Une conjugalité précoce, fréquente dans les classes populaires rurales, contribue aussi au retour de certaines jeunes femmes, quand elles se sont mises en couple tôt avec un « gars du coin ». A Bouconville, dans l’ancienne maison des grands-parents de son conjoint, qu’ils ont rénové à deux, Sophie Limousin raconte ne s’être jamais prédestinée à revenir s’installer dans la campagne ardennaise. Fille d’une infirmière et d’un metteur au point en usine, elle qui grandit à Vouziers, 5 000 habitants, passe son temps à dire qu’elle « partira ». Et elle part, d’abord en classe prépa à Reims, puis en école de commerce à Strasbourg. « J’ai vécu le rêve toutes ces années », dit-elle. La « liberté » de pouvoir sortir au dernier moment, ne plus avoir à avaler les kilomètres pour la moindre activité… Elle rentre de moins en moins le week-end, et finit par se séparer d’Alexandre, son petit copain depuis le lycée. Après une année en Colombie, elle décide de passer le concours pour devenir élève officier, elle qui rêve depuis toujours d’une carrière dans l’armée. Elle est acceptée à Saint-Cyr, en Bretagne, qu’elle doit intégrer lors de la rentrée suivante.

Obstacles économiques

Mais entre-temps, elle se remet en couple avec Alexandre. Une semaine avant de signer son contrat, elle appelle l’école pour dire qu’elle a changé d’avis. Elle emménage alors dans le village d’enfance de son conjoint, qui a décidé de reprendre la ferme familiale. Pour elle, trouver un emploi correspondant à ses qualifications n’est pas simple. Elle parvient à décrocher un poste de formatrice de commerciaux sur la région.

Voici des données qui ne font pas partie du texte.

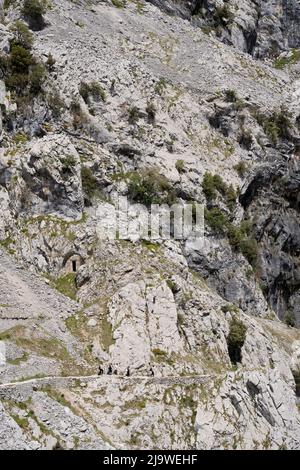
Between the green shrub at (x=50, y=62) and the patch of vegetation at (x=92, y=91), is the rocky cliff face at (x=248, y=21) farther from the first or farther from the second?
the green shrub at (x=50, y=62)

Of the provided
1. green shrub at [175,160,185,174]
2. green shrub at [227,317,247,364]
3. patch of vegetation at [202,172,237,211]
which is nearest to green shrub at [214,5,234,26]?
patch of vegetation at [202,172,237,211]

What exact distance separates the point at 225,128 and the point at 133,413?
1444 inches

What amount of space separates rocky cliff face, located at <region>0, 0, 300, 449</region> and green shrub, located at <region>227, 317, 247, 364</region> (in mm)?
140

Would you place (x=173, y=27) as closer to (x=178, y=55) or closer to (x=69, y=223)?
(x=178, y=55)

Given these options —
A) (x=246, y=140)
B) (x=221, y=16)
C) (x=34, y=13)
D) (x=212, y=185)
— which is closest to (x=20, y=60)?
(x=34, y=13)

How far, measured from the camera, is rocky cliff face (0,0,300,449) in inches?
1335

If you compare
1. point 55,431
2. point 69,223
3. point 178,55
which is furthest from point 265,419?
point 178,55

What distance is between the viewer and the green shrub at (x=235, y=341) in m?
42.7

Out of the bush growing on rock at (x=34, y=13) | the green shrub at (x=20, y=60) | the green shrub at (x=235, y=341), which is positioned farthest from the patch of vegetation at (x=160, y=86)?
the green shrub at (x=235, y=341)

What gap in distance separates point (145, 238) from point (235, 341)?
9.13 meters

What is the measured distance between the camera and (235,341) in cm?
4262

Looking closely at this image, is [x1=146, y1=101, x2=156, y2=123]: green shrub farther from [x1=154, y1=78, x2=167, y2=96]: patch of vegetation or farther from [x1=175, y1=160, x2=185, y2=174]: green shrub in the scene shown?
[x1=175, y1=160, x2=185, y2=174]: green shrub

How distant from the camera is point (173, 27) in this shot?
7406 cm

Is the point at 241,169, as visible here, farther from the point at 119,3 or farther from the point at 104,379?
the point at 104,379
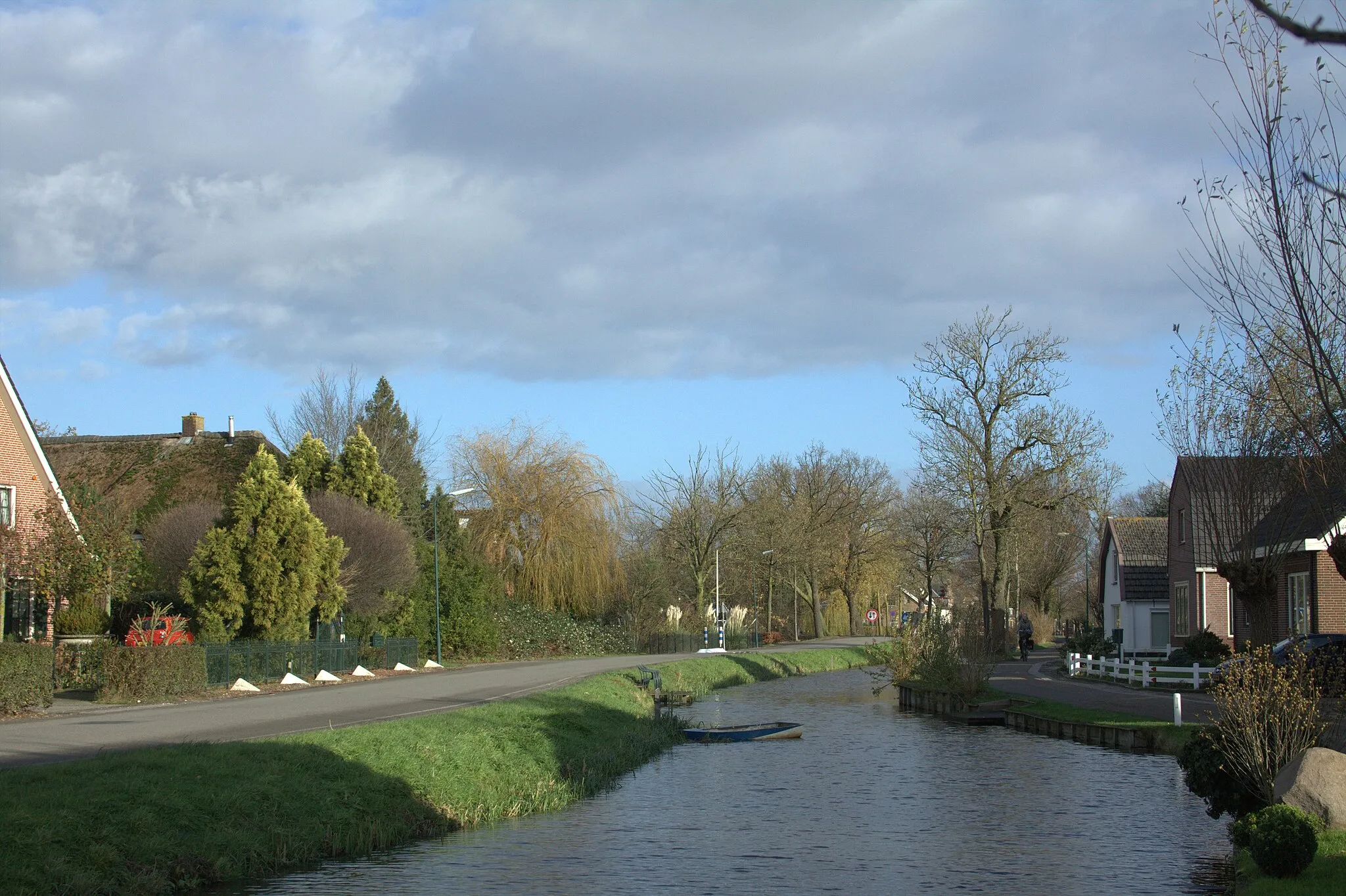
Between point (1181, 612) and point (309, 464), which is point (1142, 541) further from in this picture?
point (309, 464)

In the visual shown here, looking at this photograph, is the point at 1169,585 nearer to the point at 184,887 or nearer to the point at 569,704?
the point at 569,704

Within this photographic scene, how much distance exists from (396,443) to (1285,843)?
60536 mm

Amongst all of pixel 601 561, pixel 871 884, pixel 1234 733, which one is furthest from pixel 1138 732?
pixel 601 561

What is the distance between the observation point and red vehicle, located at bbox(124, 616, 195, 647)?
87.2 ft

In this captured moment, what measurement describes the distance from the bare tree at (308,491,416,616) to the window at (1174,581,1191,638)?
27.4 meters

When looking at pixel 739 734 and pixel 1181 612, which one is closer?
pixel 739 734

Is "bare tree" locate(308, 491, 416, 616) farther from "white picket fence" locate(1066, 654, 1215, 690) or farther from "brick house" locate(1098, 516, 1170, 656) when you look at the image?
"brick house" locate(1098, 516, 1170, 656)

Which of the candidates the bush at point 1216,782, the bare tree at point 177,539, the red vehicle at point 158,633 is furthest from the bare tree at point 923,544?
the bush at point 1216,782

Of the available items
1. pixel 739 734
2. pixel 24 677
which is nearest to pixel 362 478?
pixel 24 677

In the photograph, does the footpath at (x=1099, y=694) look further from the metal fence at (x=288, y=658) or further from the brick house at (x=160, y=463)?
the brick house at (x=160, y=463)

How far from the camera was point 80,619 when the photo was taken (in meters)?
28.6

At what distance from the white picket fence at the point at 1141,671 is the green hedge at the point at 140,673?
21.7 meters

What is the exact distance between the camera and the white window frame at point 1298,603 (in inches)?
1300

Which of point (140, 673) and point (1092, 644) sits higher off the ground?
point (140, 673)
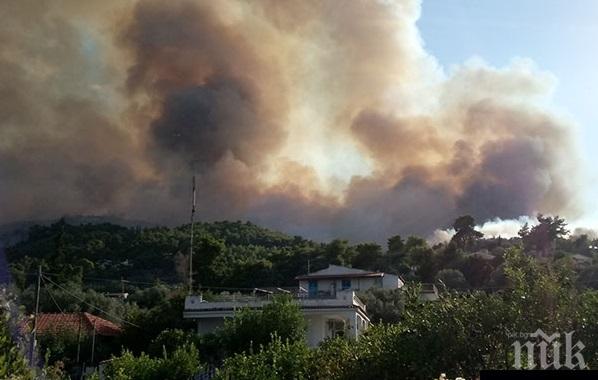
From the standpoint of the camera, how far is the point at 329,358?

Le départ vers une grande agglomération se heurte aussi à des obstacles économiques et symboliques. Pour cette jeunesse issue des campagnes et des petites villes, où les milieux populaires sont surreprésentés, la mobilité étudiante, identifiée comme un vecteur d’émancipation sociale, peut ainsi s’accompagner de « nombreuses désillusions », notent les sociologues Jedlicki et Guéraut. Dans les grandes villes, où la quasi-totalité des sociabilités impose des dépenses et où elles n’ont aucune attache, les difficultés à se loger et la concurrence, parfois, avec le job étudiant, compliquent les études.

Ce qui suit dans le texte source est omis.